[Texte]:
—————

J’ai beaucoup apprécié la victoire des Alouettes parce qu’elle est survenue sur la route. Les Alouettes ont réglé le cas d’Edmonton. Ils ont gagné les matchs qu’ils sont censés remporter. Avec sa fiche, Edmonton ne représentait clairement pas une bonne équipe. Néanmoins, le football se joue sur le terrain et non sur papier. Les Alouettes ont fait ce qu’ils devaient faire et ils ont joué à leur niveau. Ils ont probablement disputé un de leur meilleur match de la saison. Ce qui était plaisant, c’est que toutes les unités se sont complétées.
Du côté de l’attaque, le niveau d’exécution a rejoint le niveau de préparation. Parfois, tu peux avoir une très bonne préparation et un excellent plan de match, mais si l’exécution est mauvaise, ça ne fonctionnera pas. Il est également difficile d’avoir une bonne exécution si tu n’as pas un bon plan de match et de bonnes stratégies pour que les joueurs se démarquent. Lors de cette partie, le niveau d’exécution a été jumelé à une bonne préparation pour donner la meilleure performance de l’attaque cette année.
Cette dernière a récolté 441 verges de gains au total. Ce que je retiens c’est l’équilibre de celle-ci : 188 verges au sol et 262 par la passe. Tu ne peux pas avoir un meilleur ratio. J’ai aimé aussi la sélection des jeux.
J’ai un petit conseil pour les prochains adversaires des Alouettes. Quand ces derniers sont profondément dans leur territoire et qu’ils sont en premier essai et 10, ne vous endormez pas! Ça fait trois matchs que je vois Doug Berry sélectionner des feintes de jeu au sol suivies de longues passes. On en a vu quelques-unes au fil des semaines avec Duron Carter. Cette fois, on a commencé en lion avec une bombe de 55 verges à Brandon London.

—————

[Extraits du listing]:
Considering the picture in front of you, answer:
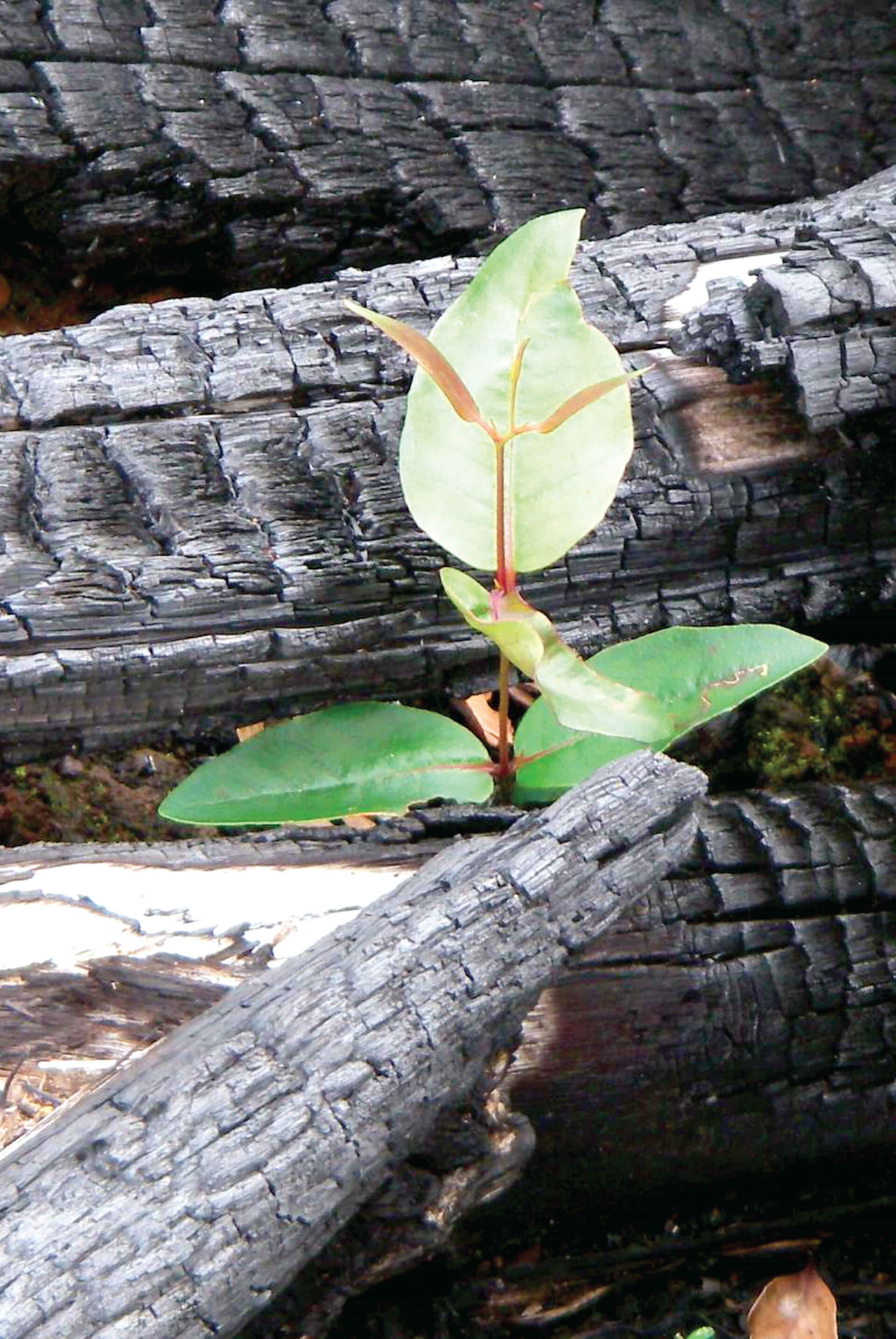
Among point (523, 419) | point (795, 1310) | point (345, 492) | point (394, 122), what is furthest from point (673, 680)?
point (394, 122)

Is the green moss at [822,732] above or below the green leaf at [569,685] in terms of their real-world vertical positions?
below

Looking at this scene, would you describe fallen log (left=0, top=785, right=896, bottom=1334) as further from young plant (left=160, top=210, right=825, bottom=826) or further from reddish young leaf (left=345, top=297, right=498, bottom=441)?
reddish young leaf (left=345, top=297, right=498, bottom=441)

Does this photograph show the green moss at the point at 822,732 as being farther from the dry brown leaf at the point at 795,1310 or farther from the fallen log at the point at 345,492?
the dry brown leaf at the point at 795,1310

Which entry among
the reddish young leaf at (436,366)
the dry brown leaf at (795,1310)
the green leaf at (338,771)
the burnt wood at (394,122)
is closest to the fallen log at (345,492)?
the green leaf at (338,771)

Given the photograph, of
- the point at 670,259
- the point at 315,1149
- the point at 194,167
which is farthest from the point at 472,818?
the point at 194,167

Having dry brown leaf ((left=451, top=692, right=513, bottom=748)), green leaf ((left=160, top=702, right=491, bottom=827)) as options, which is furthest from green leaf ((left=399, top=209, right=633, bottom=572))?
dry brown leaf ((left=451, top=692, right=513, bottom=748))

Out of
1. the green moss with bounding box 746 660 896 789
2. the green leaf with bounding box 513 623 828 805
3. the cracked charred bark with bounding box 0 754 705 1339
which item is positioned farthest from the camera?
the green moss with bounding box 746 660 896 789
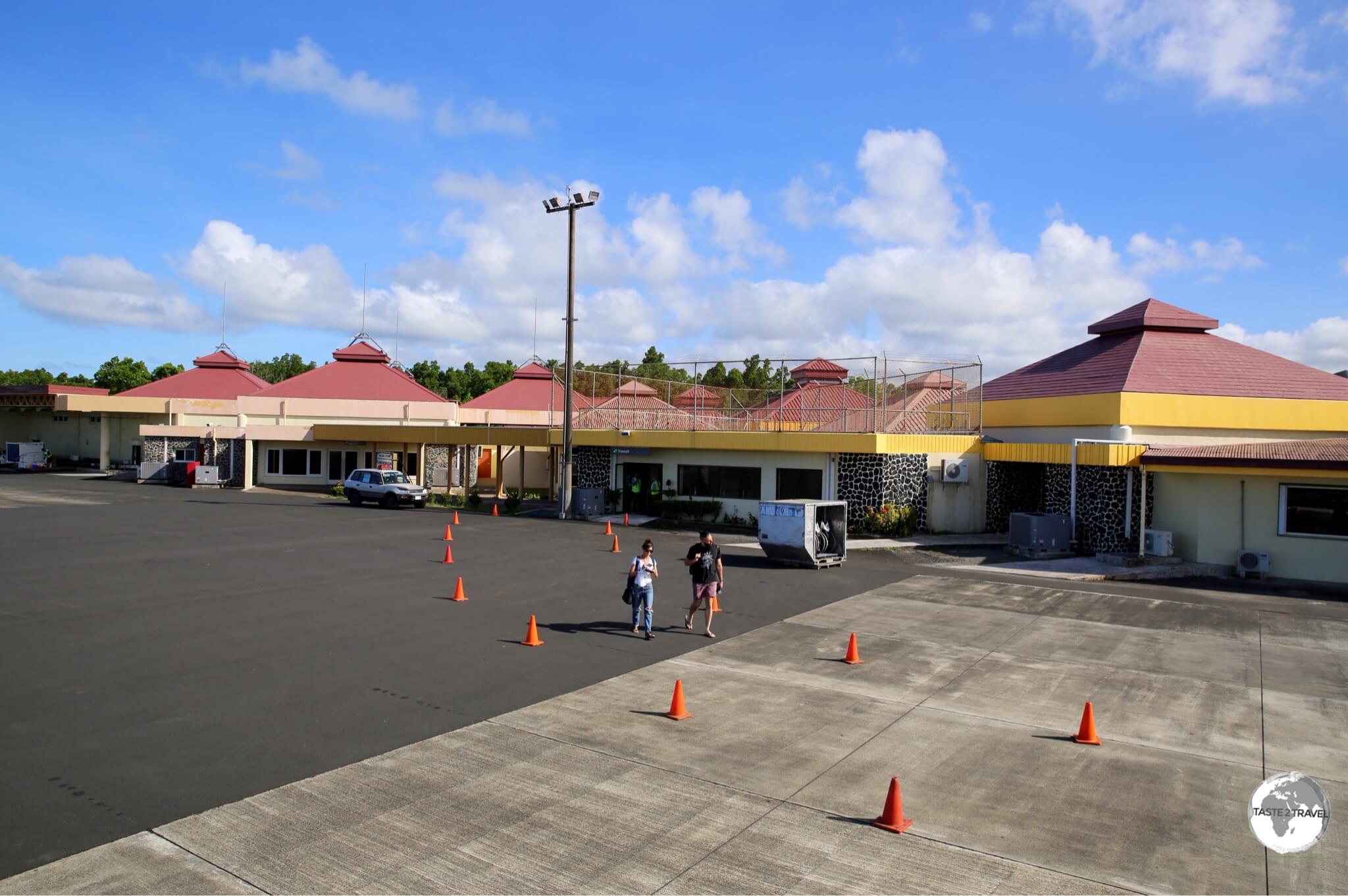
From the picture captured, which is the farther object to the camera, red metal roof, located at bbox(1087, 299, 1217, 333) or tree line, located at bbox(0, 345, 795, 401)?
tree line, located at bbox(0, 345, 795, 401)

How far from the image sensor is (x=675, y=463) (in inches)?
1328

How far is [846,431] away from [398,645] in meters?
19.4

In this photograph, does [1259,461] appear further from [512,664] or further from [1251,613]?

—————

[Exercices]:
[1] D'après le texte sur les Alouettes, de combien de verges était la bombe lancée à Brandon London ?
[2] Recopiez à l'identique le passage du listing qui part de la ligne contenant « Having dry brown » et va jusqu'à la fin du listing, les deux bouts inclus. Laissez les images de côté.

[Réponses]:
[1] 55 verges.

[2]
Having dry brown leaf ((left=451, top=692, right=513, bottom=748)), green leaf ((left=160, top=702, right=491, bottom=827)) as options, which is furthest from green leaf ((left=399, top=209, right=633, bottom=572))?
dry brown leaf ((left=451, top=692, right=513, bottom=748))

Out of
1. the green moss with bounding box 746 660 896 789
2. the green leaf with bounding box 513 623 828 805
3. the cracked charred bark with bounding box 0 754 705 1339
which item is positioned farthest from the camera?
the green moss with bounding box 746 660 896 789
From the picture captured, which is the farther object to the camera, red metal roof, located at bbox(1087, 299, 1217, 333) or tree line, located at bbox(0, 345, 795, 401)?
tree line, located at bbox(0, 345, 795, 401)

How far from the image sensor is (x=675, y=463) (in inches)?
1328

How far is [846,431] away from [398,645] in meters?
19.4

In this photograph, does [1259,461] appear further from [512,664] or further from [1251,613]?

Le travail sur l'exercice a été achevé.